DOSSIER #2019-BJH
BUT MMI2 Vélizy
ENQUÊTE SUR LES CLASSES SOCIALES
Certaines œuvres dépassent leur statut de film pour devenir de véritables repères culturels. En 2019, le film Parasite de Bong Joon-ho s’impose comme un succès mondial, inattendu et fulgurant. De la Palme d’or aux Oscars, son parcours impressionne autant qu’il intrigue. Le film provoque un engouement qui dépasse largement le cinéma sud-coréen et rallume un débat déjà présent dans de nombreuses sociétés : celui des inégalités sociales et du fossé grandissant entre les classes.
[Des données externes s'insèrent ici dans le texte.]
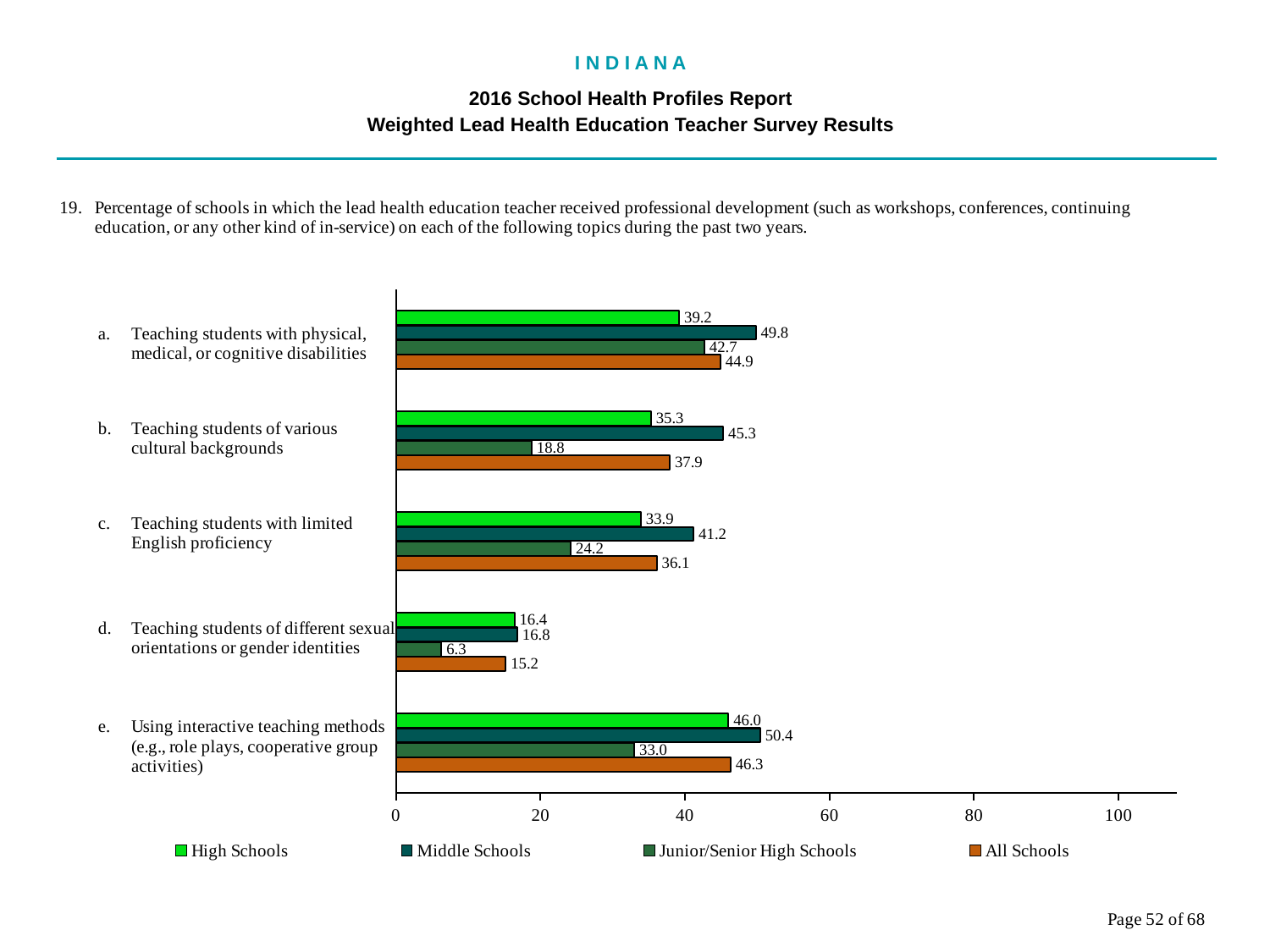
Which is larger for teaching students with limited English proficiency: the High Schools value or the Junior/Senior High Schools value? High Schools How many series does the legend list? 4 Which legend entry is shown in orange? All Schools What is the value for Middle Schools for teaching students with physical, medical, or cognitive disabilities? 49.8 Which topic has the lowest All Schools value? Teaching students of different sexual orientations or gender identities What is the High Schools value for using interactive teaching methods? 46.0 How many topics (categories) are shown on the chart? 5 What is the All Schools value for teaching students with limited English proficiency? 36.1 What is the difference between the Middle Schools and High Schools values for teaching students of various cultural backgrounds? 10.0 What kind of chart is shown on the slide? Bar chart What is the value for Junior/Senior High Schools for teaching students of various cultural backgrounds? 18.8 Which topic has the highest Middle Schools value? Using interactive teaching methods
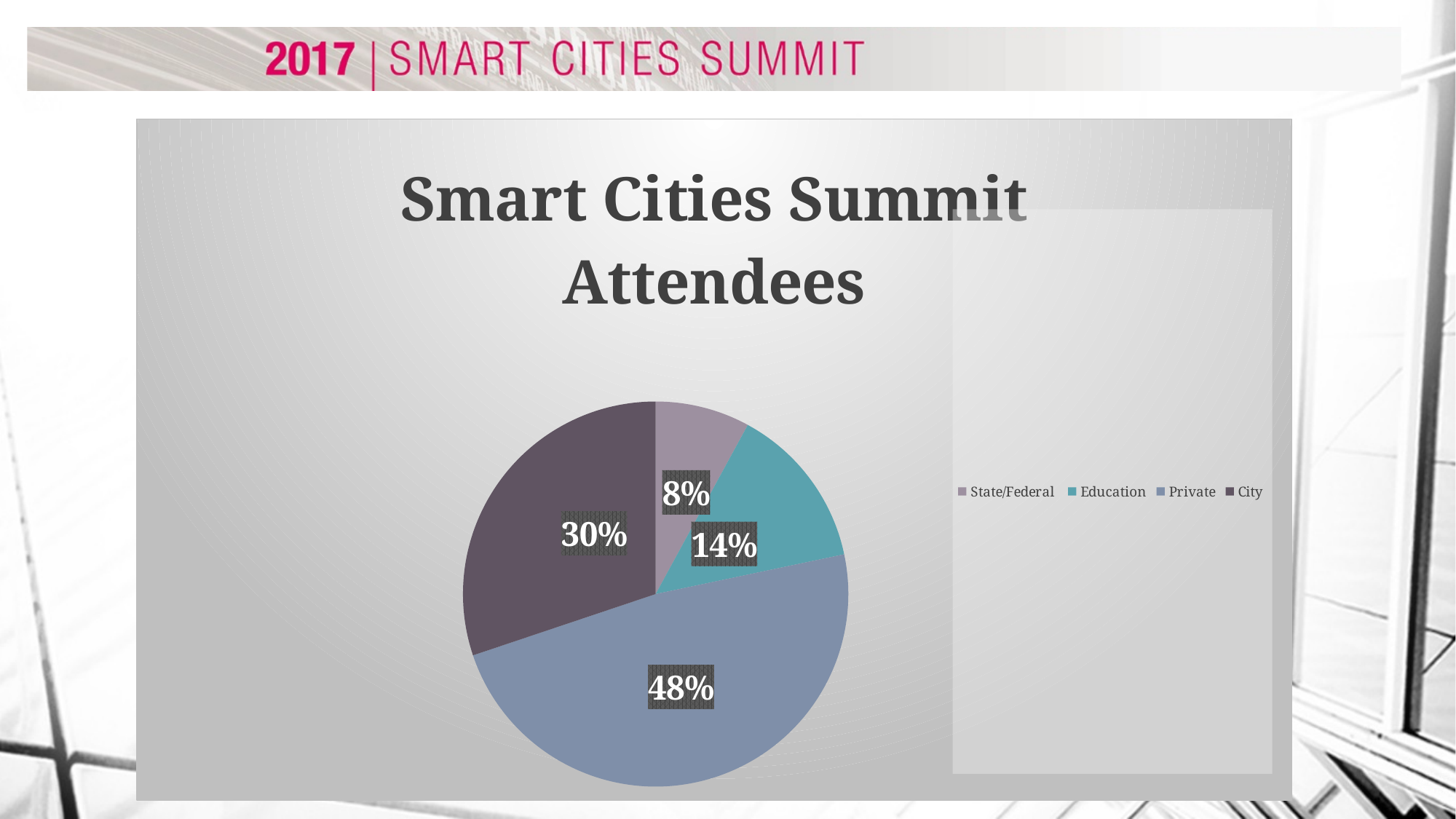
Which category has the largest share of attendees? Private What is the title of the chart? Smart Cities Summit Attendees What kind of chart is shown on the slide? pie chart How many categories does the pie chart show? 4 What share of attendees is Private? 48% What share of attendees is Education? 14% What share of attendees is State/Federal? 8% Which is larger, the share for City or the share for Education? City What share of attendees is City? 30% How many entries does the legend list? 4 Which category has the smallest share of attendees? State/Federal What is the difference in percentage points between the Private share and the City share? 18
À l’origine, Parasite raconte simplement l’histoire de deux familles séparées par un monde économique et social, réunies par un concours de circonstances qui révèle la fragilité des frontières entre dominants et dominés. Mais ce récit, profondément ancré dans la réalité sud-coréenne, trouve un écho bien au-delà de ses frontières. Dès sa sortie, il devient un miroir dans lequel de nombreux pays reconnaissent leurs propres tensions, leurs propres fractures et leurs propres questionnements.
CARTOGRAPHIE DES SUJETS
[OBSERVATION]
Ils sont "gentils parce qu'ils sont riches". M. Park trace une ligne invisible que ses employés ne doivent pas franchir, symbolisée par son aversion pour "l'odeur du métro". Ils vivent dans une bulle de verre, déconnectés de la réalité du déluge.
[STRATÉGIE]
Comme des cafards qui se dispersent quand la lumière s'allume. Ils possèdent les compétences mais pas les opportunités. Leur ascension repose sur le mensonge et l'élimination des autres pauvres, transformant la solidarité de classe en compétition mortelle.
[RÉVÉLATION]
L'ancienne gouvernante incarne la fidélité au système qui l'opprime. Elle vénère l'architecte de la maison. Son retour sous la pluie marque le basculement du film : l'horreur n'est pas en haut, elle est enfouie encore plus bas.
[FANTÔME]
Un espace qui n'existe pas sur les plans cadastraux. C'est là que finit la chute sociale. L'homme qui y vit communique par Morse, un langage que seuls les scouts (et les désespérés) comprennent encore.